WORK TO COMPLETE — Rewrite the data below with "cardboard box" replaced by "shipping carton" everywhere it appears and everything else left unchanged. Leave out the pictures.
--- START OF DATASET RECORDS ---
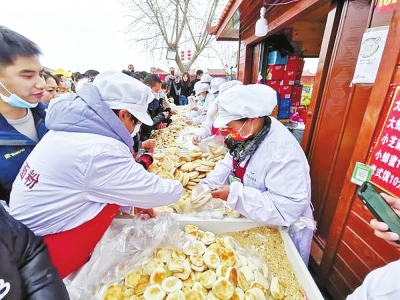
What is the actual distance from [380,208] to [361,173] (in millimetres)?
754

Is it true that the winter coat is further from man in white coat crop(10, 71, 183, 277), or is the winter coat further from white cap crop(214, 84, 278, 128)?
white cap crop(214, 84, 278, 128)

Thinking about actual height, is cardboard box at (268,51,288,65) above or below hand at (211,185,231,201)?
above

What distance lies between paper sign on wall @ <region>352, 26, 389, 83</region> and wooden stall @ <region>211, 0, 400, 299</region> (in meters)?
0.07

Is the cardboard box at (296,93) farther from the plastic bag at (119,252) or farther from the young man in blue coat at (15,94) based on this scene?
the young man in blue coat at (15,94)

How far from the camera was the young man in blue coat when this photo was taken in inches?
57.3

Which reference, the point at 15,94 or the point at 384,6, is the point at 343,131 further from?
the point at 15,94

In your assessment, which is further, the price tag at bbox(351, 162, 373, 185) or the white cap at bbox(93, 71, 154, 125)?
the price tag at bbox(351, 162, 373, 185)

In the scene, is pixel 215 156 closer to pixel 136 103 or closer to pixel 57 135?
pixel 136 103

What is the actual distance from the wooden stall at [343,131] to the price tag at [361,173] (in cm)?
5

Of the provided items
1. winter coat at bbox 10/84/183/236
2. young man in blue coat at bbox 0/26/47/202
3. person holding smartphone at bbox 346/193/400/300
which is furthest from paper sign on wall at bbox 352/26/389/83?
young man in blue coat at bbox 0/26/47/202

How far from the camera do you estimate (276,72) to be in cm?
447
--- END OF DATASET RECORDS ---
RESULT BELOW —
What is the actual distance from [380,208] to [361,173] (in millimetres)?
754

Is it true that the winter coat is further from man in white coat crop(10, 71, 183, 277), or is the winter coat further from white cap crop(214, 84, 278, 128)?
white cap crop(214, 84, 278, 128)

Thinking about actual height, is shipping carton at (268,51,288,65) above or below hand at (211,185,231,201)?
above

What distance lies between paper sign on wall @ <region>352, 26, 389, 83</region> and wooden stall @ <region>211, 0, 400, 299</region> (in meters)?
0.07

Is the shipping carton at (296,93) farther from the plastic bag at (119,252) or farther from the young man in blue coat at (15,94) based on this scene?
the young man in blue coat at (15,94)

How far from the camera was the young man in blue coat when this photo was taken in inches?
57.3

Which reference, the point at 15,94 or the point at 384,6, is the point at 343,131 further from?
the point at 15,94

In your assessment, which is further, the price tag at bbox(351, 162, 373, 185) or the white cap at bbox(93, 71, 154, 125)?
the price tag at bbox(351, 162, 373, 185)

In the scene, is pixel 215 156 closer to pixel 136 103 or closer to pixel 57 135?
pixel 136 103

What is the actual distance from the wooden stall at [343,131] to the price tag at [361,173] (in cm)?
5

Of the provided items
1. winter coat at bbox 10/84/183/236
2. young man in blue coat at bbox 0/26/47/202
3. person holding smartphone at bbox 346/193/400/300
which is furthest from paper sign on wall at bbox 352/26/389/83?
young man in blue coat at bbox 0/26/47/202

How far from the camera do you estimate (276,72) to be in cm?
447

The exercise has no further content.